START

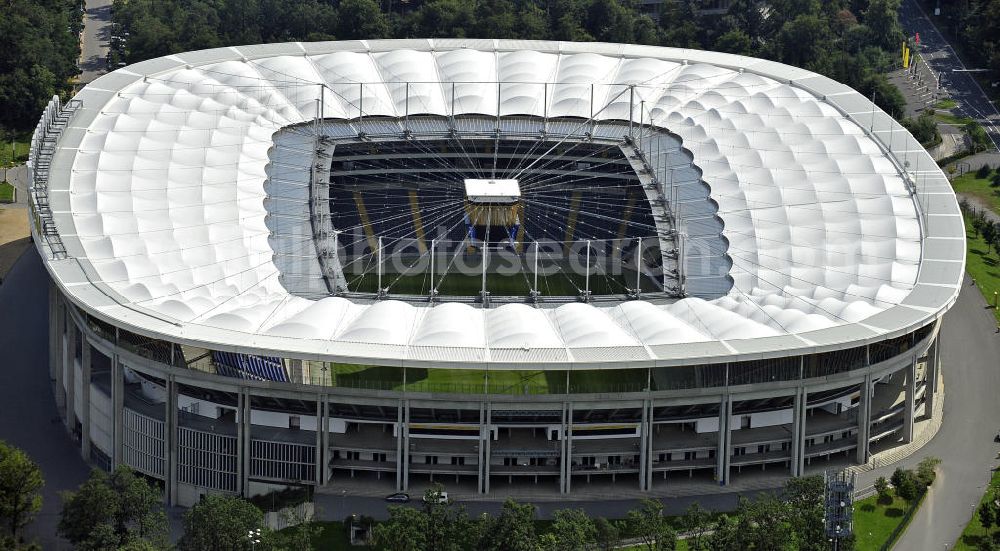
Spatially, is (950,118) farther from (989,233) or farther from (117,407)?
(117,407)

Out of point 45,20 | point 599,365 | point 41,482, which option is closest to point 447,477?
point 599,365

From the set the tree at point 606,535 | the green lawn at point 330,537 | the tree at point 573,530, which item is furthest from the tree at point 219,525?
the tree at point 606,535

END
START

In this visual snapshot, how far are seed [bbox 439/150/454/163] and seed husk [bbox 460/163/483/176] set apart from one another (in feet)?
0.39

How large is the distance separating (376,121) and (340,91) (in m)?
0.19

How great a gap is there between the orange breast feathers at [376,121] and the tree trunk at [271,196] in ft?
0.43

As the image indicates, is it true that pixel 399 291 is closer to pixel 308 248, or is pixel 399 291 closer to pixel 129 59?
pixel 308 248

END

Determine how many lines in the items above contain the word "from", and reply with that number alone.

3